Strangler Architecture Design Pattern on AWS

Strangler Architecture Design Pattern on AWS

The Strangler pattern is a technique to gradually migrate legacy systems that was popularized with the exponential popularity of microservices. In this pattern, a service acts as a façade that intercepts requests from the clients and routes them to either the legacy service or new services.

Clients continue to use the same interface, unaware of the migration minimizing the possible impact — and the risk of the migration.

Migrating gradually to a new system, while keeping the old system to handle the features that haven’t been implemented is a better path.

But clients need to know about both systems and update every time a feature has been migrated.”

An Application Load Balancer routes clients’ requests to the Orders Service, the first microservice the team implemented. Everything else continues to go to the Legacy application.

Orders has its own data store and implements all the business logic for Orders. Because some of the features on the legacy app use orders, we need to push the data back to the legacy app to stay in sync (an Anti-corruption Layer of sorts).

As the project evolves, new features come in and we create new services.
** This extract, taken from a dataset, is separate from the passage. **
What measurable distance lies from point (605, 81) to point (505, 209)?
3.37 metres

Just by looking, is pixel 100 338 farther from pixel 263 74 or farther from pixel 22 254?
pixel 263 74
The Leaderboard Service is now available. It’s a completely new feature that the brand new Engagement Team created so there’s no need to interact with the Legacy app.

Teams will continue to create new features and port existing features to new services. When all the required functionality has been phased out of the legacy monolithic app it can be decommissioned.

The façade keeps evolving side by side with the new services. Some data stores can potentially be used by both new and legacy services. New services should be structured in a way that they can be intercepted easily. At some point, the migration should be complete, and the strangler façade should either go away or evolve into a gateway or an adaptor.